(Passage cité)
Vingt ans auparavant, dans son Histoire de la littérature de l’Europe pendant les XVe, XVIe et XVIIe siècles, Henri Hallam, le savant critique anglais, avait, comme Collin de Plancy, reconnu, dans les Contes des Fées, une sorte de pendant en prose des fables de La Fontaine. Enfin, en 1864, dans la meilleure édition des Contes qui ait été faite avant celle de M. André Lefèvre, un membre de l’Institut, M. Ch. Giraud, rapporte que « le petit volume, horriblement imprimé, des Contes de ma Mère l’Oye, publié par Barbin en 1697, et que Nodier, malgré son habile provocation, n’avait pu faire monter, il y a vingt ans, au-dessus de six napoléons, a été payé récemment mille francs à une vente célèbre et en avril dernier plus de quinze cents francs à une autre[11]. » Il en conclut que « dans cet entraînement de la curiosité opulente, il y a plus que de la passion, il y a l’indice d’une révolution des esprits, » et à son tour, il constate que « les contes de Perrault sont des fables de La Fontaine d’un genre à part. »

(Extraits des items)
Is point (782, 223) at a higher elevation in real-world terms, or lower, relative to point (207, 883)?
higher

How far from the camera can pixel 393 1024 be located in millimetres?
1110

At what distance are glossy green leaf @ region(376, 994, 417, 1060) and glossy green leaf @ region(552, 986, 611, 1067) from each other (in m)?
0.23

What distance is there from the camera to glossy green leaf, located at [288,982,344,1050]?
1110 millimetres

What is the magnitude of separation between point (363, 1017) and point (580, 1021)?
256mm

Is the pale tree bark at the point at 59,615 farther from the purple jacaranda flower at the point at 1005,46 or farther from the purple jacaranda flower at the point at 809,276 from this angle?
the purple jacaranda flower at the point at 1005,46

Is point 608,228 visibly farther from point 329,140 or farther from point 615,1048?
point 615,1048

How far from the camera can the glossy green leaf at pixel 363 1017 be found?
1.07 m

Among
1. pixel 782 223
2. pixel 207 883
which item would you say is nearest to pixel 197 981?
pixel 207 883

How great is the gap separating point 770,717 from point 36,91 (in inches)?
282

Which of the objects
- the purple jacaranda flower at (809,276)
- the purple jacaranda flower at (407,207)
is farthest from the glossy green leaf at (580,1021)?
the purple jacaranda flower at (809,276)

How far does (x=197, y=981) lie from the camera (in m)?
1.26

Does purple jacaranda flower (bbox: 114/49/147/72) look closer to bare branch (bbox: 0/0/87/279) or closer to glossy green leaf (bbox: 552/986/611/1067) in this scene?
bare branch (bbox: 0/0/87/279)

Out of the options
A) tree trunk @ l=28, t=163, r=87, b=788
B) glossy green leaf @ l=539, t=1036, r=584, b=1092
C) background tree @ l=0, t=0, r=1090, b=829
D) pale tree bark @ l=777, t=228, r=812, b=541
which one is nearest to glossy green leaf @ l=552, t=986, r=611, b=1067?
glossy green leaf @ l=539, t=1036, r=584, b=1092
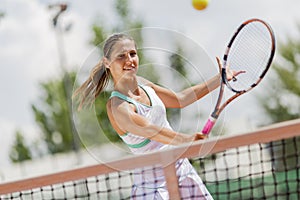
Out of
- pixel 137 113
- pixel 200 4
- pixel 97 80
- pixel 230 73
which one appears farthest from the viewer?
pixel 200 4

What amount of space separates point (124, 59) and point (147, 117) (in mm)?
236

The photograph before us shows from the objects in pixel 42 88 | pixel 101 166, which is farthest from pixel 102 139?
pixel 42 88

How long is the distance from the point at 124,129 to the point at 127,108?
8cm

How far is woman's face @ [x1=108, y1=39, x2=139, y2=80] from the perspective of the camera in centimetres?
312

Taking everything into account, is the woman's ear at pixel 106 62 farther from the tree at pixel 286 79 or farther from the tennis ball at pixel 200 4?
the tree at pixel 286 79

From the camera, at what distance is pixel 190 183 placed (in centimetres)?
325

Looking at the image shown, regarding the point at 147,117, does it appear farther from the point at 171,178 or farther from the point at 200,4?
the point at 200,4

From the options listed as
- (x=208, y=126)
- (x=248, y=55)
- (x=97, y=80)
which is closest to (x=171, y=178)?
(x=208, y=126)

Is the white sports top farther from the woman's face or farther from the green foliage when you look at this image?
the green foliage

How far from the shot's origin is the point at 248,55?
365 cm

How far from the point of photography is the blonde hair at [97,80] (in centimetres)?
317

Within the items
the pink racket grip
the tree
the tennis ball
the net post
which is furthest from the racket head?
the tree

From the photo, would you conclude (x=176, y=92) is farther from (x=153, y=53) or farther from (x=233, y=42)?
(x=233, y=42)

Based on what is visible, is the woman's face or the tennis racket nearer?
the woman's face
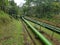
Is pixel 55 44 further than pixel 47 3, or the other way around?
pixel 47 3

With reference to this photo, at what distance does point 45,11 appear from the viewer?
Answer: 47.7 metres

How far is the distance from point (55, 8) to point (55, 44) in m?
33.7

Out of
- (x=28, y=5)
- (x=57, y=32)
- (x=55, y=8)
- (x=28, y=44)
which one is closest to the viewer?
(x=28, y=44)

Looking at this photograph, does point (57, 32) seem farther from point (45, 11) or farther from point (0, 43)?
point (45, 11)

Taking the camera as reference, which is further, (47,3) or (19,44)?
(47,3)

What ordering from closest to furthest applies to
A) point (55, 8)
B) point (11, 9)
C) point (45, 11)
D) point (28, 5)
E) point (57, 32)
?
point (57, 32) < point (55, 8) < point (45, 11) < point (11, 9) < point (28, 5)

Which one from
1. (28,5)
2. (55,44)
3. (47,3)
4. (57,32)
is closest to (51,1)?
(47,3)

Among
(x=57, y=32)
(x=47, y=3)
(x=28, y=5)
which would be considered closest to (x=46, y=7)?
(x=47, y=3)

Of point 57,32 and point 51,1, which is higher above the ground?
point 51,1

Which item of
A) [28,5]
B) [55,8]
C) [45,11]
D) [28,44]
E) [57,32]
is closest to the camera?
[28,44]

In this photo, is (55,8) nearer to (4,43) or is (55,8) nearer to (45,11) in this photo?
(45,11)

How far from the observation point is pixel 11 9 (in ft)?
184

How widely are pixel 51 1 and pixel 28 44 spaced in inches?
1444

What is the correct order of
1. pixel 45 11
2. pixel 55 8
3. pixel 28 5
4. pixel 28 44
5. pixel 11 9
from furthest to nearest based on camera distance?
pixel 28 5
pixel 11 9
pixel 45 11
pixel 55 8
pixel 28 44
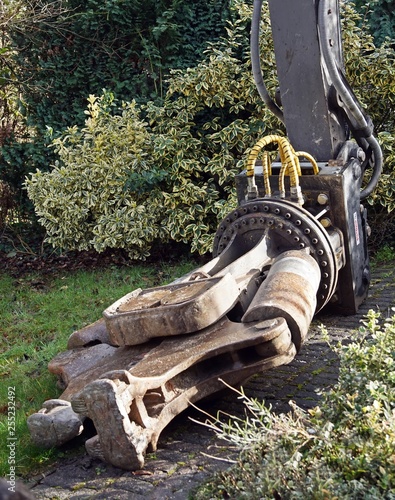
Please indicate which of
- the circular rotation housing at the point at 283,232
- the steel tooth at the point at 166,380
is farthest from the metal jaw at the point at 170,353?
the circular rotation housing at the point at 283,232

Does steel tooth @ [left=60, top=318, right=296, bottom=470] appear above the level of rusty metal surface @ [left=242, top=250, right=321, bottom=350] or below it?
below

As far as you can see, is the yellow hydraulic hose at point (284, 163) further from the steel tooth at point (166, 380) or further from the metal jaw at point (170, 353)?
the steel tooth at point (166, 380)

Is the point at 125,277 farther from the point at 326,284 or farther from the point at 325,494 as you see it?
the point at 325,494

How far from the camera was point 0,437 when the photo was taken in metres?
4.02

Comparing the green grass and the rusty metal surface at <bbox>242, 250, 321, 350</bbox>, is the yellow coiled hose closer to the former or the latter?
the rusty metal surface at <bbox>242, 250, 321, 350</bbox>

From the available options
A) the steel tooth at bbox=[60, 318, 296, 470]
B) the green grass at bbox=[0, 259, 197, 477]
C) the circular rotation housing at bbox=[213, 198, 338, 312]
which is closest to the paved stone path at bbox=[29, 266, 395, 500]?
the steel tooth at bbox=[60, 318, 296, 470]

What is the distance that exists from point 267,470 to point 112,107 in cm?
678

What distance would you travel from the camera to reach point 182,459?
11.7 ft

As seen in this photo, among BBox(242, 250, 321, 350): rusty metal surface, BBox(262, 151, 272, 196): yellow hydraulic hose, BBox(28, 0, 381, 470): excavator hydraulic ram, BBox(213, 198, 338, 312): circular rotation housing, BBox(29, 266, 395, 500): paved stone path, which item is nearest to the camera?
BBox(29, 266, 395, 500): paved stone path

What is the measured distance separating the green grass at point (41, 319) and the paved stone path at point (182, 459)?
0.28 metres

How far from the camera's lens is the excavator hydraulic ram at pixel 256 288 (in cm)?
358

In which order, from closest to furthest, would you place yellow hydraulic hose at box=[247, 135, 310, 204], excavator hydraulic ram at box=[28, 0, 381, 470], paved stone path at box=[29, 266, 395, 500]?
paved stone path at box=[29, 266, 395, 500]
excavator hydraulic ram at box=[28, 0, 381, 470]
yellow hydraulic hose at box=[247, 135, 310, 204]

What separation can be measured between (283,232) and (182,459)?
180 centimetres

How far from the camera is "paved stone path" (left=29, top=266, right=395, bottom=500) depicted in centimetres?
330
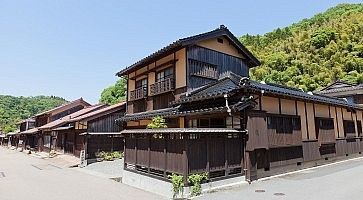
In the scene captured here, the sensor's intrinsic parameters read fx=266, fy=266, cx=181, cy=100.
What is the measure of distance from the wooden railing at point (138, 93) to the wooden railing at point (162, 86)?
120 centimetres

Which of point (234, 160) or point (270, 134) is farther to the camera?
point (270, 134)

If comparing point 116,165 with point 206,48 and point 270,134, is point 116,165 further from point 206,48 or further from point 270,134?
point 270,134

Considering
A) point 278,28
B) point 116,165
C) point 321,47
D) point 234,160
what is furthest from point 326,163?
point 278,28

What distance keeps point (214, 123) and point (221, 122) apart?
19.2 inches

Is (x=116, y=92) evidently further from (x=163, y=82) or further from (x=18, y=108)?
(x=18, y=108)

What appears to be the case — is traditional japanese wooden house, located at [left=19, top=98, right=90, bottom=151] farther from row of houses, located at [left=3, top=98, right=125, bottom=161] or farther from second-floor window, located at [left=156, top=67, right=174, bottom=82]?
second-floor window, located at [left=156, top=67, right=174, bottom=82]

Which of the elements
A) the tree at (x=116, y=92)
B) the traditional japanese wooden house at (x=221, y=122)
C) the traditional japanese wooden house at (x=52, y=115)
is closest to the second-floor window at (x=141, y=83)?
the traditional japanese wooden house at (x=221, y=122)

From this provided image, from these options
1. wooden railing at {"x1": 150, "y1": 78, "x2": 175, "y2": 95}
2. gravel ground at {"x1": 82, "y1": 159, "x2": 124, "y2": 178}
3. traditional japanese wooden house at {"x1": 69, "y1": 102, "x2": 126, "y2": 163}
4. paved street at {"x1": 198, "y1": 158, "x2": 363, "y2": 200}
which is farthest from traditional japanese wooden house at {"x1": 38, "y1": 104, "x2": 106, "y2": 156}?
paved street at {"x1": 198, "y1": 158, "x2": 363, "y2": 200}

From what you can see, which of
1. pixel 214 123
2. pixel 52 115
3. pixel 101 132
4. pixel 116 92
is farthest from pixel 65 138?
pixel 116 92

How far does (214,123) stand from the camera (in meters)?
14.2

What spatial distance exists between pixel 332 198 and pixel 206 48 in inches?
471

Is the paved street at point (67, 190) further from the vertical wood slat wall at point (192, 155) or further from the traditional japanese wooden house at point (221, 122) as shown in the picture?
the vertical wood slat wall at point (192, 155)

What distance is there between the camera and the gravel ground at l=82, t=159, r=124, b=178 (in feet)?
60.1

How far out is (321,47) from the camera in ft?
186
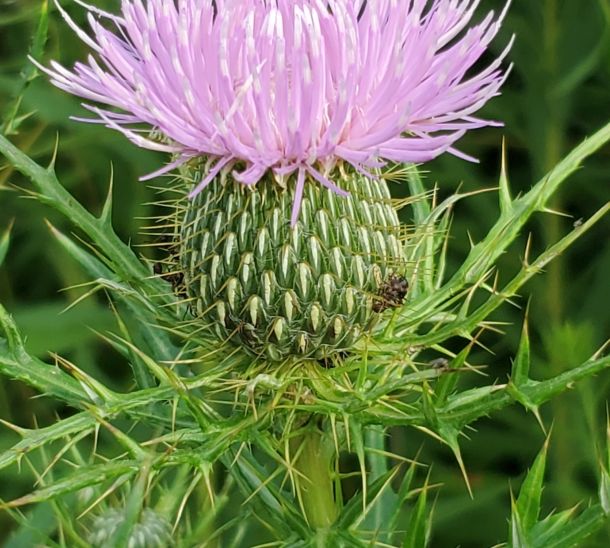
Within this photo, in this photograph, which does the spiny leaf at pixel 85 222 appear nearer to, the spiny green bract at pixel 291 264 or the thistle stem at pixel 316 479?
the spiny green bract at pixel 291 264

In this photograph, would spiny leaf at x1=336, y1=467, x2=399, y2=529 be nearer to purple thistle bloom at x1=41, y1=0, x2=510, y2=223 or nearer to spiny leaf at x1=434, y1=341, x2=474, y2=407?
spiny leaf at x1=434, y1=341, x2=474, y2=407

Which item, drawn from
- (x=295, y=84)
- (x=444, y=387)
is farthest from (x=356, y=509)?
(x=295, y=84)

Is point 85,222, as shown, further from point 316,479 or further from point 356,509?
point 356,509

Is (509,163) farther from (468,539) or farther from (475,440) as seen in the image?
(468,539)

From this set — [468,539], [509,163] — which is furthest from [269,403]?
[509,163]

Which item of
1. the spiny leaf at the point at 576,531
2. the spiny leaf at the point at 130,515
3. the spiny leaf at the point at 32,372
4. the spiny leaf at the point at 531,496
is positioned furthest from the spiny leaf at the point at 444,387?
the spiny leaf at the point at 32,372

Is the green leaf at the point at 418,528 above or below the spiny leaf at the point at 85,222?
below
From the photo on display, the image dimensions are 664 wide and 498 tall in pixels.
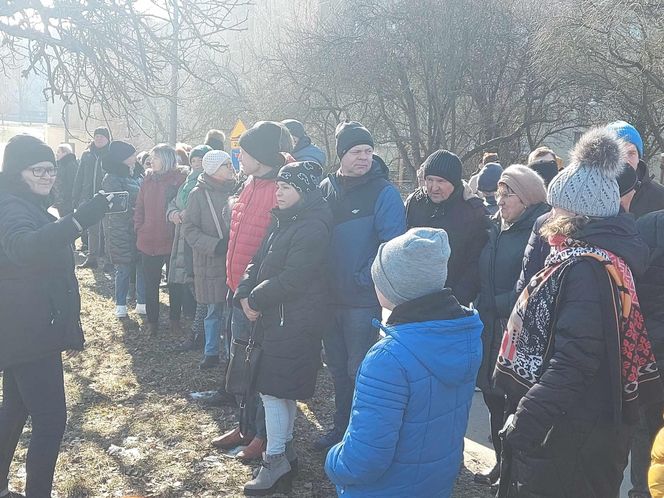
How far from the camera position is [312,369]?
3.59 metres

(Travail demandé)
Poursuivez le passage sur les Contes de Perrault à partir de sa dernière phrase. Les items proviennent d'une autre source.

(Réponse rédigée)
Après un siècle et demi, Perrault a définitivement atteint son idéal : pour avoir cessé d’imiter La Fontaine et être devenu lui-même, il égale La Fontaine dans le jugement des hommes. Le livre merveilleux qui a ravi nos premiers songes et fait chanter l’oiseau bleu sous le ciel de notre berceau, est mis au rang des œuvres les plus hautes de l’esprit humain ; l’histoire des Contes des Fées se termine, comme une féerie, dans les splendeurs d’une apothéose !


V


De Perrault aux dames qui, de son temps, ou après lui, ont couru la même carrière, il y a une distance énorme. Ce sont de spirituelles caillettes qui, au lieu de suivre comme lui d’aussi près que possible le récit des nourrices, brodent le texte et l’allongent au gré de leur caprice. Pour mieux en juger, prenez le volume de la Bibliothèque rose, où, aux contes de Perrault, on a joint les meilleurs de ses émules les plus célèbres, MMmes d’Aulnoy et Leprince de Beaumont. Le Petit Chaperon rouge tient tout entier en quatre pages ; la Barbe bleue en a neuf ; le plus long de tous, le Petit Poucet, en occupe seize. L’Oiseau bleu et la Chatte blanche en comptent cinquante-sept, et la Biche au bois près de soixante.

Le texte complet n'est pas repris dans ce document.